──────── Supplied data

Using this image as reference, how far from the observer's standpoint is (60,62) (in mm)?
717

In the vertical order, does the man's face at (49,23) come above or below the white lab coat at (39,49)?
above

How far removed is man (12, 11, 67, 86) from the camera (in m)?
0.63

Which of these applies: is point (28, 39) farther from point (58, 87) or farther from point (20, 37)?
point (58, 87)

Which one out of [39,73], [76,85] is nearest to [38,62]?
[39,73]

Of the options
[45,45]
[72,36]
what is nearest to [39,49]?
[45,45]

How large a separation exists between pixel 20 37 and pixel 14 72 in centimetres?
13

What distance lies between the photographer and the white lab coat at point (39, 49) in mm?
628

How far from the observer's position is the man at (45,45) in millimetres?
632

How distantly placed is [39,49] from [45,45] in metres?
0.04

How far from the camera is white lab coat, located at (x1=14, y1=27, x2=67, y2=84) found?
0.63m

────────────────
──────── Supplied data

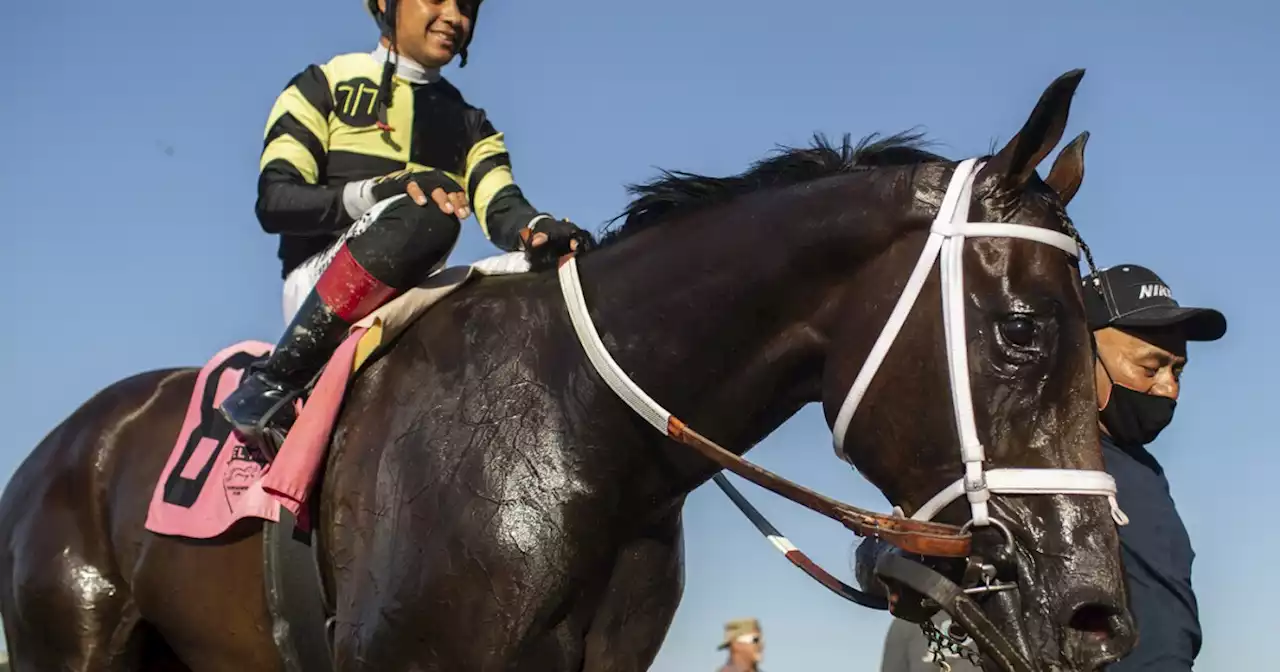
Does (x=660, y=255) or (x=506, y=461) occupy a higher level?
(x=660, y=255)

────────────────

Gather every line from the items above that contains the word "observer".

Using this image as reference, how far from the observer's standpoint is (60,62) (in mm)?
How far from the observer's position is the man at (45,45) in millimetres?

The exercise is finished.